WHAT IT MEANS TO WRITE
Like climbing a god-damn mountain. Hurts more than childbirth. Not enough hours in the day. Can’t type fast enough. Can’t keep up with what’s in my head. Can’t get what’s in my head onto paper.
Frustration.
You will fail.
Can’t find the right words. Can’t explain what I dream. Every day, someone else finishes a book. Gets an agent. Gets it published. Every day, it’s not me. This is stupid. I should quit. Spend more time with my kids. Get a real job.
You shouldn’t have started this.
Sudden flight. Words, flowing. The story, perfect and whole, flooding out of me. Yes. Yes! See? Not so hard, after all.
Then the plunge, swift spiral to the earth. Lower, to darker places. No way out of here. It’s not good enough. No one will like it. No one will read it.
You don’t know what you’re doing. Stop embarrassing yourself.
Write. I have to write. I will write for everything I can’t fix.
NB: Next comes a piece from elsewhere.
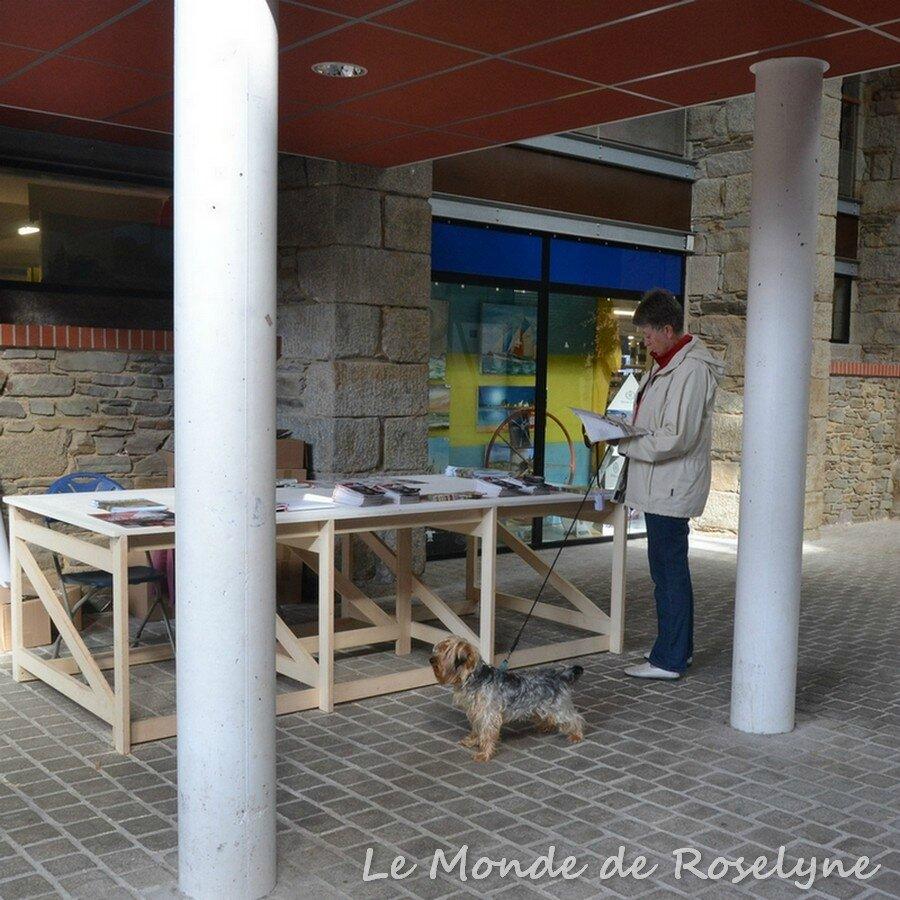 Festival Photoreporter en Baie de Saint-Brieuc aujourd'hui à Rosengard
For every kid whose suffering this world has forgotten. For the misfits, the damaged, the abandoned, the unloved.
What, now you’re Gandhi? *eyeroll*
I will write more. I will write faster. I will write better. I will not give up. Others have climbed this mountain. Others have made it to the top. I will, too.
You’re not strong enough. You’re not smart enough.
I’ll keep writing. I’ll get stronger. I’ll get smarter. This is the dream. This is what it takes.
Deep down, you don’t believe. You don’t believe you’ll succeed.
I don’t have to believe. All I have to do is write.